#### WHAT IS NEEDED
Every line below that carries the word "제공합니다" needs to be copied.

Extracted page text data
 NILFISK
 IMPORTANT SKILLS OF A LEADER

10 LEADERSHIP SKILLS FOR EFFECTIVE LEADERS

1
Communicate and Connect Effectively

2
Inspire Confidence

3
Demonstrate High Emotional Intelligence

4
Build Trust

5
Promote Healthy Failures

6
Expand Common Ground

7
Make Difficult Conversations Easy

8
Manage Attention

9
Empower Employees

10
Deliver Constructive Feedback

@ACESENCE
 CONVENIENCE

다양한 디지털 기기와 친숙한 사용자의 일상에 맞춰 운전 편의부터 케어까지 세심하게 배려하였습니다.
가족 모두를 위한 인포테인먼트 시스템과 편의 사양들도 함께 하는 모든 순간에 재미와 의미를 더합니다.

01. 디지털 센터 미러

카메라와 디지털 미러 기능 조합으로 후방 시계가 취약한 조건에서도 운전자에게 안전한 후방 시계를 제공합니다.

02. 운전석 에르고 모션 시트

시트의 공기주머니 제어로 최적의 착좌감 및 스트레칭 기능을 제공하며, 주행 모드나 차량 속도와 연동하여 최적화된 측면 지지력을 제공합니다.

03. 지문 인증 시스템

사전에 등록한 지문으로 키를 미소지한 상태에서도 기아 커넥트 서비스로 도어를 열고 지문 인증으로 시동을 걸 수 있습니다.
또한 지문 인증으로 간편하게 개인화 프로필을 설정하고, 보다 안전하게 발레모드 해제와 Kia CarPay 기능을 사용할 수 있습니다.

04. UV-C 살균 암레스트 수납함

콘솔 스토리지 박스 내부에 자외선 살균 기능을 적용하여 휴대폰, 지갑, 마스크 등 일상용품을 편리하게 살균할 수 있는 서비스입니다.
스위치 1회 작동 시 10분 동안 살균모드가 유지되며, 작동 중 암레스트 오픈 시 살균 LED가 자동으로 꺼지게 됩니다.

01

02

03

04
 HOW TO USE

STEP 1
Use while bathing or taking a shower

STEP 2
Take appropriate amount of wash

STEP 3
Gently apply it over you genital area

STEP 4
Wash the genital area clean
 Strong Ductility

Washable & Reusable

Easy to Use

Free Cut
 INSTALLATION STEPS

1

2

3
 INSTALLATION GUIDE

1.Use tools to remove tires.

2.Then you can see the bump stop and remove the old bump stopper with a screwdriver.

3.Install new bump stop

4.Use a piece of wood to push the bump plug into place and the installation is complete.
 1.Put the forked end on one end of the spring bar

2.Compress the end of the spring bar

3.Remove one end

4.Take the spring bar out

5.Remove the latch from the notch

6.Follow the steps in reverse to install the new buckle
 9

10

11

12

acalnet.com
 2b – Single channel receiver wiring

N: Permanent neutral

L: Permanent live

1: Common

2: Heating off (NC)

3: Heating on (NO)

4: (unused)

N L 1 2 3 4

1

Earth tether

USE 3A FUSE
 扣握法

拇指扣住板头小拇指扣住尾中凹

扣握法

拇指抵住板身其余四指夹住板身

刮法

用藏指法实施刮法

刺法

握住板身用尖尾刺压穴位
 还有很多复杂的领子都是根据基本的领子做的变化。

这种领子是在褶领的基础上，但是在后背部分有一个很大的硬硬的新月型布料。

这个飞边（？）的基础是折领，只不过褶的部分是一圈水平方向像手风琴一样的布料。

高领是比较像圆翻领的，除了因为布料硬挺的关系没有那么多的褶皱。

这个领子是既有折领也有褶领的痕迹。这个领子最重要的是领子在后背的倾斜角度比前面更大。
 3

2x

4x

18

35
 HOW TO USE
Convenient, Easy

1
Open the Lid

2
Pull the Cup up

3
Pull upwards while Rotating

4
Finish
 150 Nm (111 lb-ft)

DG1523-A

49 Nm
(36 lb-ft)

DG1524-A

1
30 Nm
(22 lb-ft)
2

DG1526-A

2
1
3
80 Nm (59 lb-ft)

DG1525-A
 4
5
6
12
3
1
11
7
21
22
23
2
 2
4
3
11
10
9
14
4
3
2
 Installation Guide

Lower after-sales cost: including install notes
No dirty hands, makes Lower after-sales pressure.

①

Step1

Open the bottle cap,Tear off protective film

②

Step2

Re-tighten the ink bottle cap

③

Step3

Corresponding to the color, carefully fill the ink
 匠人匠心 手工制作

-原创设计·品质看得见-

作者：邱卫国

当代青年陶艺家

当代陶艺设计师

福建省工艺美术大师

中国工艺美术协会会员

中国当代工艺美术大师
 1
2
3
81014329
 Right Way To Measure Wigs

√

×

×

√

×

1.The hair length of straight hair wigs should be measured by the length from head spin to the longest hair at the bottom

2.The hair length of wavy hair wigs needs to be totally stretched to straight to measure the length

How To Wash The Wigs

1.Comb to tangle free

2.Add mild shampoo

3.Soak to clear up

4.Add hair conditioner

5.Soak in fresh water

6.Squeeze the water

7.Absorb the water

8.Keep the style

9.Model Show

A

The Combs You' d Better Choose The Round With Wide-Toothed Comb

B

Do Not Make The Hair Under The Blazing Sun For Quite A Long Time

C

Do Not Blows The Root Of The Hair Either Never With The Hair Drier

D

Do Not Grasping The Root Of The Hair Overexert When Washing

#### ANSWER
카메라와 디지털 미러 기능 조합으로 후방 시계가 취약한 조건에서도 운전자에게 안전한 후방 시계를 제공합니다.
시트의 공기주머니 제어로 최적의 착좌감 및 스트레칭 기능을 제공하며, 주행 모드나 차량 속도와 연동하여 최적화된 측면 지지력을 제공합니다.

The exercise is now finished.